No entanto, as forças do governo expulsaram os rebeldes da cidade portuária de Brega, após um intenso bombardeio.

A campanha de bombardeios contra alvos do regime líbio promovida pela Otan impediu que o governo enviasse reforços a Zawiya, o que permitiu aos rebeldes controlar a cidade e obrigou combatentes pró-Khadafi a fugirem.

Os combatentes anti-Khadafi divulgaram neste sábado um comunicado transmitido pela emissora de TV que eles controlam pedindo aos moradores de Trípoli que se preparem para a chegada deles.

O ministro da Informação, Moussa Ibrahim, disse que a situação estava sob controle, responsabilizando gangues armadas pelos confrontos. “Vamos vencer”, disse.

De acordo com Price, Khadafi tem uma grande base de apoio em Trípoli. Nas últimas semanas, foram criados diversos postos de controle na cidade e homens e mulheres receberam treinamento para aprender a operar armas.

Mercenários

Após ir até Zlitan, a correspondente da BBC Orla Guerin disse que os rebeldes haviam controlado a cidade, com postos de controle em vários locais.

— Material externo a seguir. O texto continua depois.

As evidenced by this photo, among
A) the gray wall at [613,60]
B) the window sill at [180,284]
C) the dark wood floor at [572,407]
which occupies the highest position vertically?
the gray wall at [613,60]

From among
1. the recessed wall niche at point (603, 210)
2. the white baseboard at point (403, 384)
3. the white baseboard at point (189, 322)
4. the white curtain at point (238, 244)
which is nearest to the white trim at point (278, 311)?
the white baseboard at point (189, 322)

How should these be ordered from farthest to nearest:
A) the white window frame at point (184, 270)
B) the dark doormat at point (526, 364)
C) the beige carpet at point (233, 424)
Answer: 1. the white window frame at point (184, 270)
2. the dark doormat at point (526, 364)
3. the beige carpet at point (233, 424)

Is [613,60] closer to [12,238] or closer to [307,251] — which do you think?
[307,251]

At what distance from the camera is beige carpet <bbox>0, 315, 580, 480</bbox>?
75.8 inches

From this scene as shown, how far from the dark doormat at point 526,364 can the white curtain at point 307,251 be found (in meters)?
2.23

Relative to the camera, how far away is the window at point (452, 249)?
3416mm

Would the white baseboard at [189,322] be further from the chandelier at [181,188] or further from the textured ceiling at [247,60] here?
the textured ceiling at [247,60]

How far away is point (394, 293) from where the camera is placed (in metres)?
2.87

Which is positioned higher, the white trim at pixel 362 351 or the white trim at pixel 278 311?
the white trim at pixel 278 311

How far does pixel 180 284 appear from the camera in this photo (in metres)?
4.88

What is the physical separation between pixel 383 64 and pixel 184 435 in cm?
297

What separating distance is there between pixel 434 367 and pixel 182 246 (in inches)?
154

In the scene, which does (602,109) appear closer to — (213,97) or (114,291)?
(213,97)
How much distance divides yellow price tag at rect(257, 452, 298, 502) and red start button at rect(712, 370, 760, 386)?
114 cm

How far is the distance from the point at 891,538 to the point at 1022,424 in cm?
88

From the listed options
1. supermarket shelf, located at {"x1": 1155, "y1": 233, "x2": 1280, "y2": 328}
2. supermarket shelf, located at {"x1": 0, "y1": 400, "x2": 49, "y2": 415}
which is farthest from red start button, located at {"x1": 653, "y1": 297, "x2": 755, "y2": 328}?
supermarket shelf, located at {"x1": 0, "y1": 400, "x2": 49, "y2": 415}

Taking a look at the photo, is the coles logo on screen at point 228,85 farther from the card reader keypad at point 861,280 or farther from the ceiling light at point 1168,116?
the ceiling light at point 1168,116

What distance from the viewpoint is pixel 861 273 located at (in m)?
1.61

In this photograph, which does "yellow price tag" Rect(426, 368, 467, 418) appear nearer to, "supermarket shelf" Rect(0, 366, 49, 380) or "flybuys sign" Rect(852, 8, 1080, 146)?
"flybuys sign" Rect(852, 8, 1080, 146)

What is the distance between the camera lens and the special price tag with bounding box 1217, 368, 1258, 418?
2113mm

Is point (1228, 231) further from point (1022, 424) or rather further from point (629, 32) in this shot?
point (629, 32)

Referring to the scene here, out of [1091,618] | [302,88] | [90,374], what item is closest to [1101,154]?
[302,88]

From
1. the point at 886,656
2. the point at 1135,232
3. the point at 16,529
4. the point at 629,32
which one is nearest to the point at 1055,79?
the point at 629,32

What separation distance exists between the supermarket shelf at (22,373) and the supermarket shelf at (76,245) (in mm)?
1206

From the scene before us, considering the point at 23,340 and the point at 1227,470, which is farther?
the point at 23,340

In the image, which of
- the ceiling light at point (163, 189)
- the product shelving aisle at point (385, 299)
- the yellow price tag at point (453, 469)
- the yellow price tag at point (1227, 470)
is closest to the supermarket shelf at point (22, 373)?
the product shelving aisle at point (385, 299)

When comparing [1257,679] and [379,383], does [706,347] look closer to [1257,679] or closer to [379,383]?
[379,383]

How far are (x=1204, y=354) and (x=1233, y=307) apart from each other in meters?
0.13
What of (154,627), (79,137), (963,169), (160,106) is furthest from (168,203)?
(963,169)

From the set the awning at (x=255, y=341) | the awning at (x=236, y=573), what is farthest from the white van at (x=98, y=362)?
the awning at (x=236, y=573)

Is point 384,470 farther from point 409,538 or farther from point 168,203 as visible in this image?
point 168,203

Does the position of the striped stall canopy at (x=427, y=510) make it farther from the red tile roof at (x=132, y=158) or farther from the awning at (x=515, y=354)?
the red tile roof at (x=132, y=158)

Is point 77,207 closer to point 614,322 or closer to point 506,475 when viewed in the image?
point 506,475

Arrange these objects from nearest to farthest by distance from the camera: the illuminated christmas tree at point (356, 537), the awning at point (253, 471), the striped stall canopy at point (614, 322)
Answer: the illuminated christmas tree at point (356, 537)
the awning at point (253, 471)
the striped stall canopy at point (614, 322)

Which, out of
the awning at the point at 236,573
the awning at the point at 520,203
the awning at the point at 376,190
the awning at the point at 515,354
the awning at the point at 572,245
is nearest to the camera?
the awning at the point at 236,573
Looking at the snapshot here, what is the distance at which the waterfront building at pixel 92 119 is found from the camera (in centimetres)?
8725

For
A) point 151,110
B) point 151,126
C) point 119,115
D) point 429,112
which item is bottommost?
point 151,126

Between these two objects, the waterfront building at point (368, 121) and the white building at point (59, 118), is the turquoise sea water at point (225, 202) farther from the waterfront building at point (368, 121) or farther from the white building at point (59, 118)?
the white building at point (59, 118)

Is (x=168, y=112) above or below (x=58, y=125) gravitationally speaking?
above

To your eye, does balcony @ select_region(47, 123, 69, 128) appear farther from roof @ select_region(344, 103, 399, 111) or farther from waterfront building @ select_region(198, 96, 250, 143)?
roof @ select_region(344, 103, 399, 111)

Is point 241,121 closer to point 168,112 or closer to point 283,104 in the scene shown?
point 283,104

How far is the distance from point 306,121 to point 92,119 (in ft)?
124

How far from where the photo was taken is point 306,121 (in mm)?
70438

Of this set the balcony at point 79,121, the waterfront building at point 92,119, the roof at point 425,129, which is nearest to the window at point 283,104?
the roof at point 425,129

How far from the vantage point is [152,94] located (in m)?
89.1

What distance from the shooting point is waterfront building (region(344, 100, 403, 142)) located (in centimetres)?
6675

No entanto, ela afirmou que ainda há riscos de ataque das forças do governo, que não estão longe das divisas de Zlitan.

Outro repórter da BBC na Líbia, Ruper Wingfiel-Hayes, confirmou que Zawiya também estava na mão dos rebeldes.

Ele viu vários corpos de africanos da região subsaariana nas ruas – há suspeitas de que rebeldes dessa região tenham sido contratados por Khadafi para atuarem como mercenários.

Fuga

Enquanto o conflito se acirra, há relatos de que funcionários de alto escalão do governo líbio estariam deixando o país.

Abdessalem Jalloud, um ex-primeiro-ministro líbio, teria deixado a capital e estaria fugindo para a Europa, via Tunísia.

O ministro do Petróleo, Omran Abukraa, não retornou ao país após uma visita, na quinta-feira, à Itália. Na volta, ele teria permanecido na Tunísia.

O conflito líbio teve início em fevereiro, inspirado pelas revoluções na Tunísia e no Egito, que derrubaram os presidentes.